Make no mistake, Castillo plans on winning his next fight, but there is no longer this overhanging black cloud that looms if he doesn't come away victorious. There's very little enjoyment in any occupation if it all comes down to one ultimate outcome, and with his new pilates studio flourishing, Castillo's mind is at ease to just go fight, go win and then go home.
"Since I've been in the UFC, it's been hard to have fun because my debut was against Joe "Daddy" (Stevenson) and everyone was saying the WEC guys weren't going to do well and I was just going to get my ass kicked. There was that pressure and the whole pressure of being in the UFC and the fight jitters, they were there. The fight after that I started to loosen up a little bit, then I had the bad fight against Jacob Volkmann, and my pay was up so I was used to having a $40,000-plus win (bonus)," Castillo explained. "Not that I live an extravagant lifestyle or anything, but I become dependant on that money. Dependant on the win bonus.

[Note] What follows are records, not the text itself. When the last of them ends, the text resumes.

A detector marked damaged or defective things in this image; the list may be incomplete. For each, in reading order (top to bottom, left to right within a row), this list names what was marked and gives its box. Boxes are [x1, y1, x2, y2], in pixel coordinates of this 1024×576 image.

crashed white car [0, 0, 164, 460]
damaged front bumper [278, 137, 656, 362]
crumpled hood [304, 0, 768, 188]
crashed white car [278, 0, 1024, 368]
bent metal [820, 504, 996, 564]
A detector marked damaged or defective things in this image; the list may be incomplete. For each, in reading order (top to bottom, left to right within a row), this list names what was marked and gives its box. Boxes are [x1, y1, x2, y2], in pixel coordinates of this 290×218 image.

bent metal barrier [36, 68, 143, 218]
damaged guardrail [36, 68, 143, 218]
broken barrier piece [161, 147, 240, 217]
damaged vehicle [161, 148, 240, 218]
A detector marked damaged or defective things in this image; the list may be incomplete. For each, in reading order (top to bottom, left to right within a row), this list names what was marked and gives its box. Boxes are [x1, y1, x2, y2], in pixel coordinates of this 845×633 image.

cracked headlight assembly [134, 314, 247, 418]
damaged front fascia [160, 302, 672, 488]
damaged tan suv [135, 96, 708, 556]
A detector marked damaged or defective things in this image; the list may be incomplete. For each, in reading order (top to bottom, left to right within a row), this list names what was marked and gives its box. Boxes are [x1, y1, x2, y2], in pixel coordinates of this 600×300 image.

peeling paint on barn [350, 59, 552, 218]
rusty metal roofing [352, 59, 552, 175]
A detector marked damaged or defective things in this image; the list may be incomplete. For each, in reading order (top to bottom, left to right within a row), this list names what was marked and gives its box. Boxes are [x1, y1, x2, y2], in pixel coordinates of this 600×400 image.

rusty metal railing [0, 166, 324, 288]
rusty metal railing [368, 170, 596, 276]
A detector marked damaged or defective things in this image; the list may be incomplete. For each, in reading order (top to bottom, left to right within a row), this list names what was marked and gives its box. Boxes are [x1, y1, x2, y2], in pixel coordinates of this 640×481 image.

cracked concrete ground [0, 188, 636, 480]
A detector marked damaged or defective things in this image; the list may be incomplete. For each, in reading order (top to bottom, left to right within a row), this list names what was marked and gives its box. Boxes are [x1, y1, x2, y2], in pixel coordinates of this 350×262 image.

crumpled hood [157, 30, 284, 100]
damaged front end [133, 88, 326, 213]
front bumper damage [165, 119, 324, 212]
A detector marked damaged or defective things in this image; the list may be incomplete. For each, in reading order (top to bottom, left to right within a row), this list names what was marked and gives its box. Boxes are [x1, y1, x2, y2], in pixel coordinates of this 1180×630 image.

"Now I'll be able to have fun and I'm really looking forward to this fight. I believe you'll see a different Danny Castillo and if anything it's given me more motivation to actually go out there and have fun."
Castillo is also giving back from his business as well. The money from his grand opening classes was all donated to the American Red Cross, and he plans on doing more work in and around his community in Sacramento.
With his business up and running smoothly, Castillo can now turn his attention to the fight he has in July without wondering what happens next in the worst case scenario, while also plotting a long term course for when his career comes to an end.
Damon Martin is a Featured Columnist for Bleacher Report and all quotes were obtained first hand unless otherwise noted.